■ **Trecho da fonte**
☆ ☆ ☆

Por: Luiz Claudio Talavera De Azeredo
Eram
cerca de 07h30 da manhã, do dia 21 de novembro de 2016. Após
semanas de crescentes tensões, escutam-se os primeiros tiros do
confronto entre grupos armados, de mesma religião e antigos aliados.
Eles lutavam para controlar a Cidade de Bria, centro urbano mais
importante de uma região produtora de diamantes na República
Centro-Africana. Ao
mesmo tempo que se tentava obter a adequada consciência situacional
do conflito e se trabalhava para cumprir as tarefas essenciais do
mandato da Missão Multidimensional Integrada das Nações Unidas
para Estabilização da República Centro-Africana (MINUSCA),
centenas de civis começaram a buscar proteção junto à base da
ONU, de onde dirigíamos as operações.

☆ ☆ ☆

■ **Problema proposto 1**
Reescreva a parte do relato sobre o confronto em Bria que começa com as palavras "Eles lutavam para" e termina em "dirigíamos as operações.", trocando "civis" por "moradores".
■ **Problema proposto 2**
Responda com base no relato sobre o confronto em Bria:
(a) Em que dia foram ouvidos os primeiros tiros?
(b) Que cidade os grupos armados disputavam?
(c) Junto a que local centenas de civis buscaram proteção?
Não é preciso consultar os registros.

☆ ☆ ☆

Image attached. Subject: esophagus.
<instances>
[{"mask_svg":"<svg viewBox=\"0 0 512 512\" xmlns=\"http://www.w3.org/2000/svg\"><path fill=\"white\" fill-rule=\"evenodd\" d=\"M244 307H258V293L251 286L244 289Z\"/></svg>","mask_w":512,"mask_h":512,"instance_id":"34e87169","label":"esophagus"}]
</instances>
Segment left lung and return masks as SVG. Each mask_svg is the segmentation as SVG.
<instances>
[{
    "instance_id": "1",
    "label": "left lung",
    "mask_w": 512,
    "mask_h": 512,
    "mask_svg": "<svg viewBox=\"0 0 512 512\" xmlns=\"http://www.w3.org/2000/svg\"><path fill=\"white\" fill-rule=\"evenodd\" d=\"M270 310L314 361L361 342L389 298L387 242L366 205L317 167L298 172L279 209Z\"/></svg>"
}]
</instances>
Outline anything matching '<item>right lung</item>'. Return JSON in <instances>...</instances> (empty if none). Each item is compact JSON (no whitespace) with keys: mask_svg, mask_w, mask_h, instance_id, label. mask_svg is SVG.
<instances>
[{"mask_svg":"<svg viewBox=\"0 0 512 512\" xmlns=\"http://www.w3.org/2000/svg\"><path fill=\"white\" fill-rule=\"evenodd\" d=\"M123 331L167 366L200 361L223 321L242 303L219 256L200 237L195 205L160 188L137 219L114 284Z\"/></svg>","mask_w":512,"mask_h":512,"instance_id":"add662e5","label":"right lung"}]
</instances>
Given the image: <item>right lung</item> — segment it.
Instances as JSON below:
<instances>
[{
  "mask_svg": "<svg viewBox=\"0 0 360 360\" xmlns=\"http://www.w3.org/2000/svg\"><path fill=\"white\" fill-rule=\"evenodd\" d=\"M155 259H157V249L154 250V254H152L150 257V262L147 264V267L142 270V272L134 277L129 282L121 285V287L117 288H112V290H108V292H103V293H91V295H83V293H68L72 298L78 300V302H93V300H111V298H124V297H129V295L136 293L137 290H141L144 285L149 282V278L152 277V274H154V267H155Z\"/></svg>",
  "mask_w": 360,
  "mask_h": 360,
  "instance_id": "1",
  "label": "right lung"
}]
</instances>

☆ ☆ ☆

■ **Resposta escrita 1**
Eles lutavam para controlar a Cidade de Bria, centro urbano mais
importante de uma região produtora de diamantes na República
Centro-Africana. Ao
mesmo tempo que se tentava obter a adequada consciência situacional
do conflito e se trabalhava para cumprir as tarefas essenciais do
mandato da Missão Multidimensional Integrada das Nações Unidas
para Estabilização da República Centro-Africana (MINUSCA),
centenas de moradores começaram a buscar proteção junto à base da
ONU, de onde dirigíamos as operações.

■ **Resposta escrita 2**
(a) Em 21 de novembro de 2016.
(b) A Cidade de Bria.
(c) Junto à base da ONU.